Sample result for the failed DDL execution caused by long-running transactions:
The result indicates that transaction 14 is not committed. However, it cannot be determined that the current transaction causes the table to hold the MDL because the trx_query field is empty. You can perform operations based on the trx_started field value. If the time in the trx_started field is significantly different from the current time, it is very likely that transaction 14 causes the table to hold the MDL. In this case, use the hint to specify a read-only node on which you can execute the /*force_node='pi-bp10k7631d6k3****'*/ kill 14 statement to kill the trx_mysql_thread_id thread.

Additional information

The execution process of a DDL statement in PolarDB:

If you want to change the schema of a table in the execution process of a DDL statement, the primary node obtains the MDL and then writes a redo log.
When a read-only node parses the redo log, it tries to obtain the MDL in the same table.
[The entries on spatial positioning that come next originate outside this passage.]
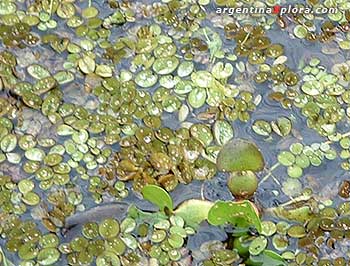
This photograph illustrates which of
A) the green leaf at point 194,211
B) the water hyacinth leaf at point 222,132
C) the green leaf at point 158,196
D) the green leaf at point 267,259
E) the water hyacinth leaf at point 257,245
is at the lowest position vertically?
the green leaf at point 267,259

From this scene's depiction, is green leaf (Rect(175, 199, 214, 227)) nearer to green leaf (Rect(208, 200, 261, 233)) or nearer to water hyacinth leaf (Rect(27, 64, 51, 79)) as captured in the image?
green leaf (Rect(208, 200, 261, 233))

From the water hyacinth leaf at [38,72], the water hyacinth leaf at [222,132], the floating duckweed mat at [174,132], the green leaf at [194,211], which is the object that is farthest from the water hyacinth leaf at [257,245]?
the water hyacinth leaf at [38,72]

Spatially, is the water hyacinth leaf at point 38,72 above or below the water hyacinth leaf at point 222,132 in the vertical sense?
above

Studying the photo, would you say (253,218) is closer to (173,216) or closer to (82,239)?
(173,216)

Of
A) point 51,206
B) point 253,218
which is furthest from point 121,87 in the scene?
point 253,218

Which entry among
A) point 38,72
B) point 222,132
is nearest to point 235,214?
point 222,132

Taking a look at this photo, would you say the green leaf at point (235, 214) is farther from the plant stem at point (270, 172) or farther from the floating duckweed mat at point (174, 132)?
the plant stem at point (270, 172)

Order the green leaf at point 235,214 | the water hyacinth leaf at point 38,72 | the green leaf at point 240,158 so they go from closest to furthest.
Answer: the green leaf at point 235,214, the green leaf at point 240,158, the water hyacinth leaf at point 38,72

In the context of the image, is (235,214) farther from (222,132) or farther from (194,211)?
(222,132)
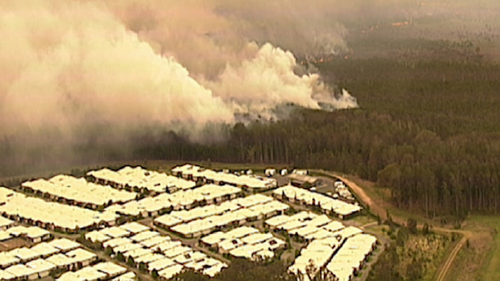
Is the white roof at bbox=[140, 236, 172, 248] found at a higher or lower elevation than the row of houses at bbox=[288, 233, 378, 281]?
higher

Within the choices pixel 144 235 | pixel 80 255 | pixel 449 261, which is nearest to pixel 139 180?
pixel 144 235

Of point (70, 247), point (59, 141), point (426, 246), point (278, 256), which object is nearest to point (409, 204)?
point (426, 246)

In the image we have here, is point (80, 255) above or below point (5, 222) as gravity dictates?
below

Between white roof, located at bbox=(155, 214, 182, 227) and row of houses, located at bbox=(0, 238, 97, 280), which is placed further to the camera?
white roof, located at bbox=(155, 214, 182, 227)

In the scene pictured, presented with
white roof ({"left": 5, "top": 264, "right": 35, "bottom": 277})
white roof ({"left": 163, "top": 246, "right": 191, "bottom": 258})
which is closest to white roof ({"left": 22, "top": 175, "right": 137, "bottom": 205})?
white roof ({"left": 163, "top": 246, "right": 191, "bottom": 258})

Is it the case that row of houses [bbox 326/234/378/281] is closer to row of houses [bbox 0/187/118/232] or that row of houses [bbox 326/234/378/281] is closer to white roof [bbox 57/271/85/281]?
white roof [bbox 57/271/85/281]

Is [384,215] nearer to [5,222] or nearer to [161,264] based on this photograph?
[161,264]

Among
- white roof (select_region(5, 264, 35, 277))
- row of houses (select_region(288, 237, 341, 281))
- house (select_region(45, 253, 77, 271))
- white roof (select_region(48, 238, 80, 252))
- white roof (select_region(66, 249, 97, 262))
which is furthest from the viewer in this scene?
white roof (select_region(48, 238, 80, 252))

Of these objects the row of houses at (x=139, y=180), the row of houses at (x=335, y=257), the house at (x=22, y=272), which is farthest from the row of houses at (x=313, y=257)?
the row of houses at (x=139, y=180)
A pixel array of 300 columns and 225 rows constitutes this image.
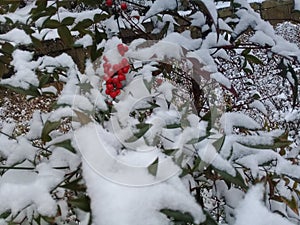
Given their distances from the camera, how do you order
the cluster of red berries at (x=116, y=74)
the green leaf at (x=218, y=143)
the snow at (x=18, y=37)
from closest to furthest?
the green leaf at (x=218, y=143)
the cluster of red berries at (x=116, y=74)
the snow at (x=18, y=37)

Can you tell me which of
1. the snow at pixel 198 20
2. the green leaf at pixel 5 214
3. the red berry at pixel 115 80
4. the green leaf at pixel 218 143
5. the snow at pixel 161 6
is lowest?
the green leaf at pixel 5 214

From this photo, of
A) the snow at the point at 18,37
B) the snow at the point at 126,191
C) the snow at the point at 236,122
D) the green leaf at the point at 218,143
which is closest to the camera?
the snow at the point at 126,191

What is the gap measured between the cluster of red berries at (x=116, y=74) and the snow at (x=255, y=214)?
0.40 metres

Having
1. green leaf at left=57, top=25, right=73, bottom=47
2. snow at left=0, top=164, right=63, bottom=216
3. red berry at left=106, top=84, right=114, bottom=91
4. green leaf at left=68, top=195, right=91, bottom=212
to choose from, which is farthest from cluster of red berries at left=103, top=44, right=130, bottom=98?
green leaf at left=68, top=195, right=91, bottom=212

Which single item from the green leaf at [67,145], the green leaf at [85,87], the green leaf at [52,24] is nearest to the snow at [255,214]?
the green leaf at [67,145]

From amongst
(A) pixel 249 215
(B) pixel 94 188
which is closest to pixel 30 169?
(B) pixel 94 188

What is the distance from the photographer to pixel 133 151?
0.75 meters

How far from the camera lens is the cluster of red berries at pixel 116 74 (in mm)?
937

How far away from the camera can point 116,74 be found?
0.95 metres

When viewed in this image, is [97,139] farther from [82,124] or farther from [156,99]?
[156,99]

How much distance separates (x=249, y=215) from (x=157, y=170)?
0.15 metres

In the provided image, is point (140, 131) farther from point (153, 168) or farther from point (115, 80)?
point (115, 80)

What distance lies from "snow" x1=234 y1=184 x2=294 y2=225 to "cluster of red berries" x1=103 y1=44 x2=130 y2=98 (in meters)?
0.40

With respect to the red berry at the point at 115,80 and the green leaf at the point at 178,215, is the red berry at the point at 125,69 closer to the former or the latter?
the red berry at the point at 115,80
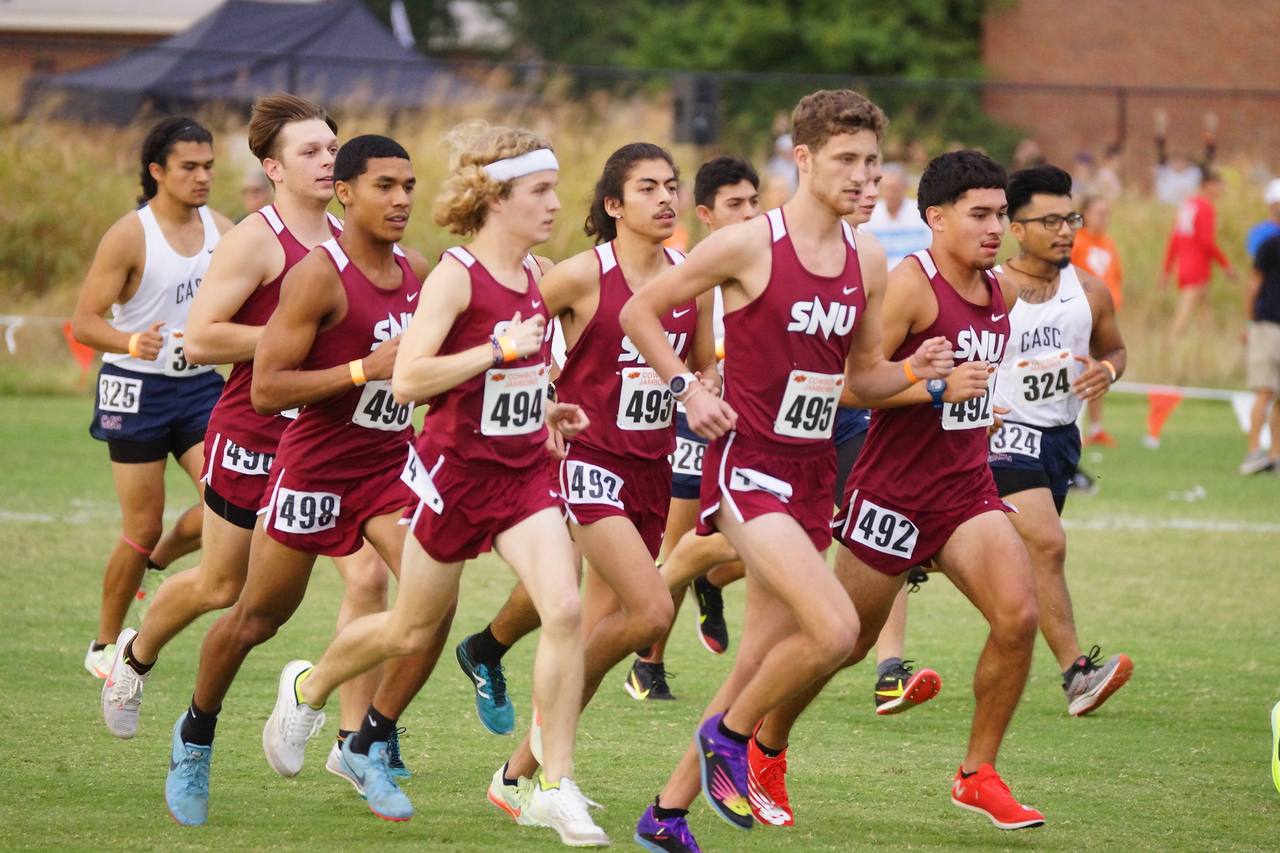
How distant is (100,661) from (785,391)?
3631 millimetres

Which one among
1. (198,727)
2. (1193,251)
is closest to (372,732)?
(198,727)

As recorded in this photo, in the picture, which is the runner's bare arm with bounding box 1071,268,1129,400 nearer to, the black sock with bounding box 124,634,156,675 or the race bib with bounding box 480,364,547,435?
the race bib with bounding box 480,364,547,435

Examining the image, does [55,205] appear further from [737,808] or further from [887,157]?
[737,808]

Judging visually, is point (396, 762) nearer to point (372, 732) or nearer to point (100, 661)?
point (372, 732)

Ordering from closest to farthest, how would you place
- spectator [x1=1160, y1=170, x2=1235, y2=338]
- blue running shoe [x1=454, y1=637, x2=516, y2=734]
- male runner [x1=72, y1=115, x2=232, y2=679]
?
1. blue running shoe [x1=454, y1=637, x2=516, y2=734]
2. male runner [x1=72, y1=115, x2=232, y2=679]
3. spectator [x1=1160, y1=170, x2=1235, y2=338]

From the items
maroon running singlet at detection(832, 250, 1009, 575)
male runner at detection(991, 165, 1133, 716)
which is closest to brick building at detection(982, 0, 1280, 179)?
male runner at detection(991, 165, 1133, 716)

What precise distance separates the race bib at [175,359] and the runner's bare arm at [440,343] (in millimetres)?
2815

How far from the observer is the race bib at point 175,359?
7168 millimetres

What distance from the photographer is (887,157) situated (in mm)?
22781

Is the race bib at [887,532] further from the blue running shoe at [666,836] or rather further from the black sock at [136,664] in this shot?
the black sock at [136,664]

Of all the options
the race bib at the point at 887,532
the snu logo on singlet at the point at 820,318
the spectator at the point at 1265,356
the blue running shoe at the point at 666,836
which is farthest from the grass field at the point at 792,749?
the spectator at the point at 1265,356

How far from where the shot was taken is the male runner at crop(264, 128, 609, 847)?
15.1 feet

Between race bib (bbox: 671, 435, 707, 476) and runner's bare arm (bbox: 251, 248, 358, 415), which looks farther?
race bib (bbox: 671, 435, 707, 476)

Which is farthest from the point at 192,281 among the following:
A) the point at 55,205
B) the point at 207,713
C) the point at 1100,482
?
the point at 55,205
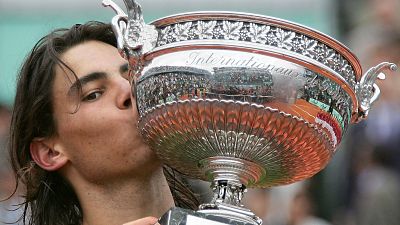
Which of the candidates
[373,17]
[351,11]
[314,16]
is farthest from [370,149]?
[314,16]

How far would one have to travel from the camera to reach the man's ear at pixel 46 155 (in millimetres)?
3641

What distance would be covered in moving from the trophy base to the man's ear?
2.31 feet

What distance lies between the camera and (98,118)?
11.3 feet

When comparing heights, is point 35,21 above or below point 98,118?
above

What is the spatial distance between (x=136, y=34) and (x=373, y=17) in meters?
3.40

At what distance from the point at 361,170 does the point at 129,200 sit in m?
2.58

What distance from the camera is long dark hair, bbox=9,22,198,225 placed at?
3.64 m

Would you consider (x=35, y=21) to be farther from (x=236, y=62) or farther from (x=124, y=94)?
(x=236, y=62)

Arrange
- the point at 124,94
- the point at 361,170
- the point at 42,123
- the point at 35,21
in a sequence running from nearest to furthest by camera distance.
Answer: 1. the point at 124,94
2. the point at 42,123
3. the point at 361,170
4. the point at 35,21

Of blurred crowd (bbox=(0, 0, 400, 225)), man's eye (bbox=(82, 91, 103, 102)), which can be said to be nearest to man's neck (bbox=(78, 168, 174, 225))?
man's eye (bbox=(82, 91, 103, 102))

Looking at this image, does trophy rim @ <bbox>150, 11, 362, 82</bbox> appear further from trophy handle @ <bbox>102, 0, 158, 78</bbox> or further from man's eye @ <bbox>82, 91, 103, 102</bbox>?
man's eye @ <bbox>82, 91, 103, 102</bbox>

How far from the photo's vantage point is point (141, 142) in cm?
343

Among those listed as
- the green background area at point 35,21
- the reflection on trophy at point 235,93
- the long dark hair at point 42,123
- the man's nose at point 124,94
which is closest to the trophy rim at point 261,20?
the reflection on trophy at point 235,93

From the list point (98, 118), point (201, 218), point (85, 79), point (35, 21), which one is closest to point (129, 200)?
point (98, 118)
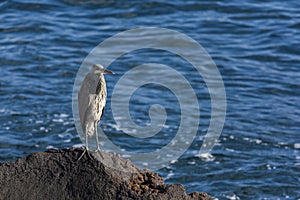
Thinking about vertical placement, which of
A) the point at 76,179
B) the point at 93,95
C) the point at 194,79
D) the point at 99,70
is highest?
the point at 99,70

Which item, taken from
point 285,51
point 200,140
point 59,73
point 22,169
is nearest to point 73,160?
point 22,169

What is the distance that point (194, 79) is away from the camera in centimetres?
1639

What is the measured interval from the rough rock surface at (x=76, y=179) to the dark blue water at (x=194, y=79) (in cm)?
590

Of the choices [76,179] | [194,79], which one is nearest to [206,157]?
[194,79]

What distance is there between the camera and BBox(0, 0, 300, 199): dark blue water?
13.1 metres

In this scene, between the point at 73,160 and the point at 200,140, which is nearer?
the point at 73,160

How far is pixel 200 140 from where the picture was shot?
46.3 ft

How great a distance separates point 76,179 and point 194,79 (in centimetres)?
998

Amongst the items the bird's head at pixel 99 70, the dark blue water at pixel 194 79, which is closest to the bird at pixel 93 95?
the bird's head at pixel 99 70

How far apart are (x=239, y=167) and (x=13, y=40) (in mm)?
7497

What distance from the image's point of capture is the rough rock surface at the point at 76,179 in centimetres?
644

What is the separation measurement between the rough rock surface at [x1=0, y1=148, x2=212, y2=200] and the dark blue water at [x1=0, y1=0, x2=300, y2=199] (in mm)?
5905

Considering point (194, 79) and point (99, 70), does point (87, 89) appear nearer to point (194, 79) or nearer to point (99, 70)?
point (99, 70)

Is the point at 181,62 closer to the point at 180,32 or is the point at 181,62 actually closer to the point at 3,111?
the point at 180,32
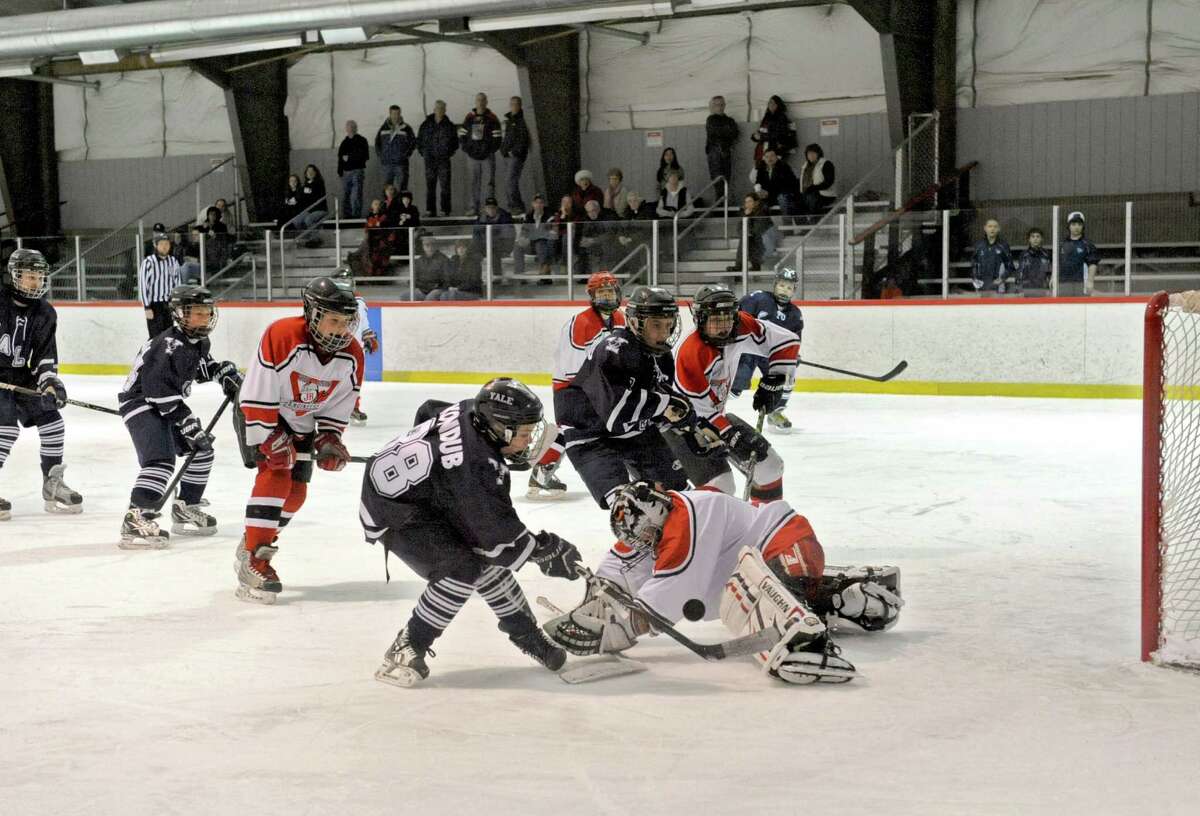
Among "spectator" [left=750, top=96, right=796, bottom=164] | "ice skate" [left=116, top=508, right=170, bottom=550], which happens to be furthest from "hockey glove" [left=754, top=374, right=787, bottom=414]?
"spectator" [left=750, top=96, right=796, bottom=164]

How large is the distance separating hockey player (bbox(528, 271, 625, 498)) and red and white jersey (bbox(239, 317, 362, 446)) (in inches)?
77.0

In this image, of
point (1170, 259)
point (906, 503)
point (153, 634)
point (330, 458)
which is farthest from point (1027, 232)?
point (153, 634)

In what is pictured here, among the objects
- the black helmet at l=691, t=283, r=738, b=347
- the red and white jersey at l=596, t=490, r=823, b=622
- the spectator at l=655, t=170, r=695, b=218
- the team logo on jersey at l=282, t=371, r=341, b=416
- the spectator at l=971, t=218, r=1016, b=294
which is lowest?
the red and white jersey at l=596, t=490, r=823, b=622

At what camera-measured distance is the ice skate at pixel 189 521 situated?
18.7 feet

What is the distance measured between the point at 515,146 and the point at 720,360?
38.0ft

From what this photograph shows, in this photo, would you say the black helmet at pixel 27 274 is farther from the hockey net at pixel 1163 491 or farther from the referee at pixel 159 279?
the referee at pixel 159 279

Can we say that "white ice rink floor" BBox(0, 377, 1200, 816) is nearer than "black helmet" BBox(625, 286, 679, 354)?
Yes

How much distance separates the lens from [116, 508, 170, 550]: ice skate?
17.6ft

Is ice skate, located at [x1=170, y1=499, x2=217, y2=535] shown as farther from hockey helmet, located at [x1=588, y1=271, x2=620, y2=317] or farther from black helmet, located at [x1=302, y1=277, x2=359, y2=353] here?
hockey helmet, located at [x1=588, y1=271, x2=620, y2=317]

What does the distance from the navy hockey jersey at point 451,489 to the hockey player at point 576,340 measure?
2.99m

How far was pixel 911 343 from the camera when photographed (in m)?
11.7

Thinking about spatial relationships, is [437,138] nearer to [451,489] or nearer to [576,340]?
[576,340]

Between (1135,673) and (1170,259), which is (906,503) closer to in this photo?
(1135,673)

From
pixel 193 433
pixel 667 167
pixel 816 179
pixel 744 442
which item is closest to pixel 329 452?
pixel 193 433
The following situations may occur:
- If the read-only node obtains the MDL, the next step starts.
- Otherwise, the read-only node returns the error to the primary node.
The primary node waits until all read-only nodes are synchronized to the latest log sequence number (LSN). Within a period of time, the primary node determines whether all read-only nodes have parsed the redo log and obtained the MDL. The following situations may occur:
- All read-only nodes are synchronized to the latest LSN, the DDL statement is executed as expected.
- Some read-only nodes are not synchronized to the latest LSN. The DDL statement is rolled back and an error is reported. Two types of errors may occur: one is due to synchronization timeout, and the other is due to failure to obtain the MDL. The main cause for failure to obtain the MDL is that ongoing queries or uncommitted transactions occur on the read-only node.